**Quoted passage**
● ● ● ●

Judge Potter denied that Mr. Ray had been arrested on civil process; he had been arrested on process issued out VOL IV. CONST. HIST.-39.

of the court of oyer and terminer, which was a court of criminal jurisdiction only. Its process, therefore, was not civil process, but criminal process, issued on behalf of the people to enforce the criminal law. He denied that a member of the assembly was privileged from a service of a subpoena to appear before the grand jury.

Judge Potter made a very interesting and instructive argument in defense of the powers and rights of the judiciary as an independent branch of the government, and showed that the privilege of members of the English House of Commons had been limited by statute, and was no broader than that conferred on members of the legislature by the New York act of 1788, which, in many particulars, was manifestly copied from English statutes.

At the close of his argument a resolution was offered declaring that he had been guilty of a high breach of the privileges of the assembly, and was censurable therefor, and that he be reprimanded by the speaker. This was withdrawn. The assembly rejected a resolution requesting the opinion of the attorney general as to the meaning of the term "civil process," and adopted, by a vote of 92 to 15, the following resolution offered by Thomas G. Alvord:

"Resolved, That the Hon. Platt Potter was mistaken as to the privileges of this house, in the action taken by him in the arrest of Hon. Henry Ray, and did commit a breach of its privileges in so doing; but this house do not believe that any intention or desire to interfere with the independence or dignity of the house actuated him in the performance of that which he deemed his official duty.”

This closed the incident so far as Judge Potter was concerned. The assembly declined to censure the judge, but expressed the opinion that he was mistaken, and asserted the privilege of its members. It may be inferred from the judge's argument that he continued to be of the

same opinion still. If there was any doubt as to the privilege under earlier statutes, that doubt has been removed by section 2 of the legislative law (Laws 1892, chap. 682), which declares that

"A member of the legislature shall be privileged from arrest in a civil action or proceeding other than for a forfeiture or breach of trust in public office or employment, while attending upon its session, and for fourteen days before and after each session, or while absent for not more than fourteen days during the session, with the leave of the house of which he is a member.

● ● ● ●

**Data supplied**

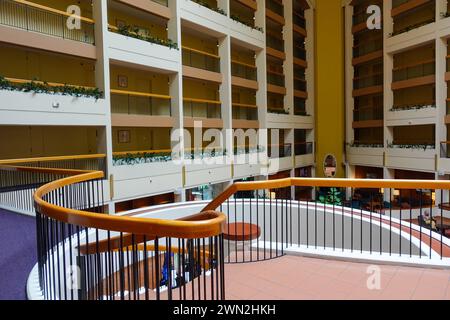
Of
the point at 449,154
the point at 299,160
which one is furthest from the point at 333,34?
the point at 449,154

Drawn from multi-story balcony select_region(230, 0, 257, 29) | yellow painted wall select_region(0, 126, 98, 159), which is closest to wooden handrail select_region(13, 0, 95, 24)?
yellow painted wall select_region(0, 126, 98, 159)

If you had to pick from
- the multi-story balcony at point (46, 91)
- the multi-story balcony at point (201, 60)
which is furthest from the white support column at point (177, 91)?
the multi-story balcony at point (46, 91)

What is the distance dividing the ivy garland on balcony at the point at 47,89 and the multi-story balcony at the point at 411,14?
20.8m

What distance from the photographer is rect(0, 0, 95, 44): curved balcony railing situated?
12.6m

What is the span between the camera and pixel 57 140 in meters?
15.0

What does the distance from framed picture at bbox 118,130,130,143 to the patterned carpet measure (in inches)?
432

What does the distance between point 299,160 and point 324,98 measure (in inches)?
230

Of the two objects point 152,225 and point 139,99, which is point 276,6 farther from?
point 152,225

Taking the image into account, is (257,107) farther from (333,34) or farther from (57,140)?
(57,140)

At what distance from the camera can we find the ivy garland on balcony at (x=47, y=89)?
1138 cm

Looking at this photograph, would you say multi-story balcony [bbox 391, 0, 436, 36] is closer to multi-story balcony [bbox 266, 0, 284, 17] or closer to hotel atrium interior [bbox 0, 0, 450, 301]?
hotel atrium interior [bbox 0, 0, 450, 301]

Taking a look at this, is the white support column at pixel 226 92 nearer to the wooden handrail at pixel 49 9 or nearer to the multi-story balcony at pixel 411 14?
the wooden handrail at pixel 49 9

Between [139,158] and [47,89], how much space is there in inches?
195

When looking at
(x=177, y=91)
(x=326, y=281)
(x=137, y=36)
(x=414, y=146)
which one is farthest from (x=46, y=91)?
(x=414, y=146)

● ● ● ●

**Prompt 1**
Reproduce the lines of the listing verbatim, starting at the line containing "Looking at this" and ending at the final line of the listing, with both of those lines included.
**Prompt 2**
Continue the passage on Judge Potter and the privileges of the assembly from the point at which it stops.

**Final result 1**
Looking at this photograph, would you say multi-story balcony [bbox 391, 0, 436, 36] is closer to multi-story balcony [bbox 266, 0, 284, 17] or closer to hotel atrium interior [bbox 0, 0, 450, 301]?
hotel atrium interior [bbox 0, 0, 450, 301]

Taking a look at this, is the white support column at pixel 226 92 nearer to the wooden handrail at pixel 49 9 or nearer to the multi-story balcony at pixel 411 14?
the wooden handrail at pixel 49 9

Between [139,158] and [47,89], how much space is there in inches?
195

When looking at
(x=177, y=91)
(x=326, y=281)
(x=137, y=36)
(x=414, y=146)
which one is farthest from (x=46, y=91)?
(x=414, y=146)

**Final result 2**
"An officer of either house shall be privileged from arrest in such a civil action or proceeding while in actual attendance upon the house. Either house shall have the power to discharge from arrest any of its members or officers arrested in violation of his privilege from arrest."

Section 4 authorizes each house to punish by imprisonment, not extending beyond the same session of the legislature, as for a contempt, the offense of "arresting a member or officer of either house in violation of his privilege from arrest;" and section 564 of the Code of Civil Procedure provides for the discharge of a person arrested on civil process in violation of his privilege. The section of the legislative law clearly excludes a subpœna to appear before a grand jury. The people must have the right to enforce the criminal law, and for that purpose to compel any person to appear before the proper tribunal.

The assembly took the same action as to the district attorney. This case will be found in 55 Barb. 625.

In the first volume, in the chapter on the first Constitution, I have recounted the proceedings in the legislature relative to the Hadden Case, when Chief Justice John Jay and his associates were summoned to the bar of the assembly, at its first session, in 1777, to show why they had refused to grant a writ of habeas corpus, and it has

there been noted that they refused to act because they had no jurisdiction. They declined to exercise a judicial authority which they believed they did not possess, and they were sustained by the assembly. In the later case, Judge Potter was charged with having exercised too much judicial power, or power which he did not possess. While not fully sustaining the judge, the assembly did not feel sure enough of its position to adopt a resolution of censure. Both instances illustrate the general supervisory power vested in the assembly as the primary representative of the people, with authority to inquire into the conduct of every officer in every department, and, either by the exercise of the power of removal, or of the power of impeachment, to maintain the very highest standards of official character.

The provision defining the extent of punishment in cases of impeachment is "a restriction, not an authority, . . . a mere limitation of a greater power, a power to inflict other punishments, as well as removal and disqualification. Impeachments of public officers, a peculiar species of accusation, made and tried in a peculiar manner, are to extend no farther in their effect than to discharge an officer from his trust, and to render him incapable of holding office; but if the cause for which the officer is thus punished is a public offense, he may also be indicted, tried, and punished according to law; the Constitution leaving the definition of the offense and its particular punishment, in this case as in all others, to the general power of the legislature. This part of the Constitution concerning judgment on impeachments is therefore a limitation of the power of the court for the trial of impeachments, and not a restriction upon the general power of the legislature over crimes." Barker v. People (1824) 3 Cow. 686, 15 Am. Dec. 322.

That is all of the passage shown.